Read before you write. Really read and learn about things like arms control. You read the things that are complicated, that seem boring. [Today’s reporters] are just so happy reading the tweets, because the more you write about the tweets, the angrier the public in New York and Washington who don't like Trump get, and the more they buy your paper, and the more they read it. For the first time, you have a synergism. Trump loves his tweets, and you love them because they give you readers. You don't look at it. You run them once he does a tweet. The cable news, which are the worst things in the world, immediately make big news.

After Vietnam, you turned to the biggest story of them all: Watergate. The highest ranks were in shock and awe about you. Nixon is on tape saying, “God damn it. This story in the Times, the one by Hersh, he doesn’t usually go with something that’s wrong. I mean, the son of a bitch is a son of a bitch. But he is usually right, isn’t he?” And Deputy Attorney General Silberman said, “The SOB has sources that are absolutely beyond comparison.” The CIA Director William Colby replied, “He knows more about this place than I do.”

How did it feel to have such power over presidents and their staff?

I never talked about it that way. I was just doing business. The CIA did a classified study of Watergate. It was a secret for thirty years, and it was declassified about five years ago. Somebody said, "You better read it. There's a whole chapter on you," with a big picture of me. That's where it came from. Some CIA analysts did a study of William Colby, the head of the CIA. Colby was actually a decent guy, by the way. A very tough son of a bitch. I had his private phone number. He had no choice with me because I was getting information. Colby, instead of saying Hersh is an ogre son of a bitch, he would talk to me.

Henry Kissinger was afraid of you. He said on the record, "Seymour is out to get me." Why were you out to get him?


The truth was out to get him. That's the real phrase.

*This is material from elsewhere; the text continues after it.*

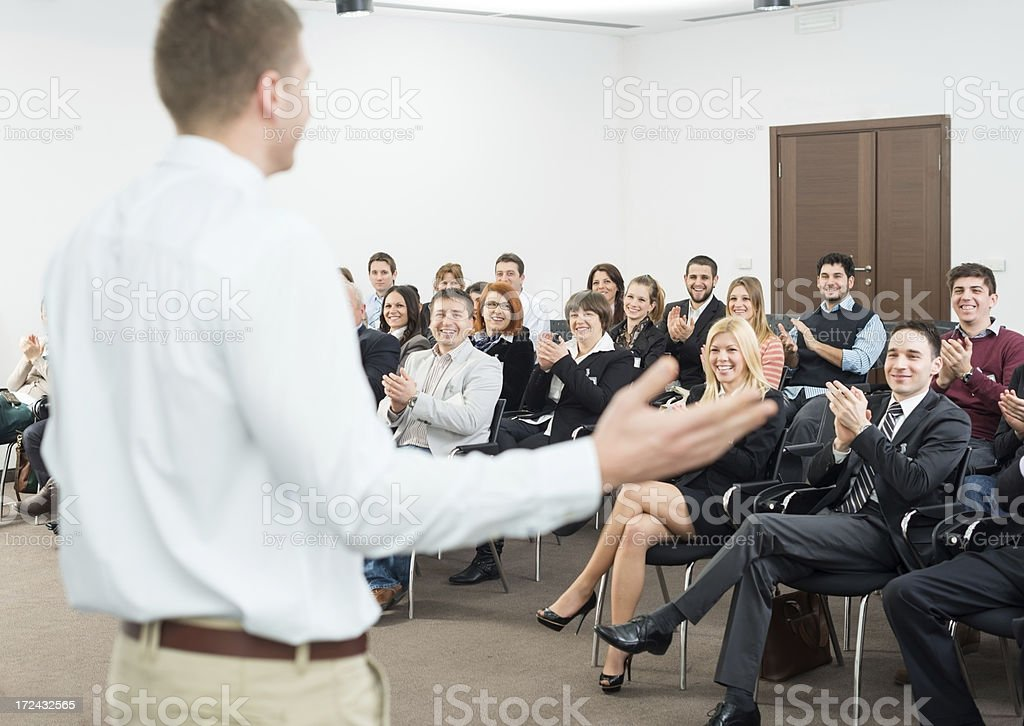 Young people applauding to a seminar presenter royalty-free stock photo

You write that the highest importance for you is to talk directly to a source. You would fly thousands of miles to do this. But Kissinger said you never talked to him. When you did the book on Kissinger in 1983, he went on Nightline with the legendary Ted Koppel. And he said, “I've never met him." Is this not a contradiction? How can you find the truth when you don’t speaking directly to the key figure?

By the time Kissinger said this on Nightline, I must have talked to him about fifty times. [chuckles]

You talked to him?

Of course. He had to deal with me.

I'll tell you my favorite story about Kissinger. He'd always say, "What's the ground rules?" I'd say, "Well, you set. You're the boss." He said, "Well, we are just two people talking privately." I could maybe write something indirectly. "Kissinger is known to believe..." I would take notes, but not in verbatim. But he would get a transcript. He had a woman taping it. He would get a transcript of our talk. By the time he goes in Koppel in 1983, he's got fifty transcripts of our conversations. [chuckles] None of which I knew about. And he says, "I never met him. Why is he doing this to me?"

He's a marvelous liar. I have respect for him.

Kissinger was always wiretapping people. You wrote about this, and it was one of your big scoops. You had the information from a senior CIA official, William Sullivan. He left an envelope on his chair with seventeen wiretaps from Kissinger. He had his closest aides wiretapped to find out who was leaking.

The point being that there was something fascinating about it.

What is it that you criticize about him?

I criticized everything about him in the Vietnam War. I thought he was a mass murderer. Vietnam was a war he knew he couldn't win. He knew it before McNamara knew. And McNamara knew early, too. You know what we do when we can't sleep at night? We count sheep. For Kissinger, he has to count, for the rest of his life, burned and maimed Cambodian and Vietnamese babies. That's his sin. He has to live with that. He has to live with what he did.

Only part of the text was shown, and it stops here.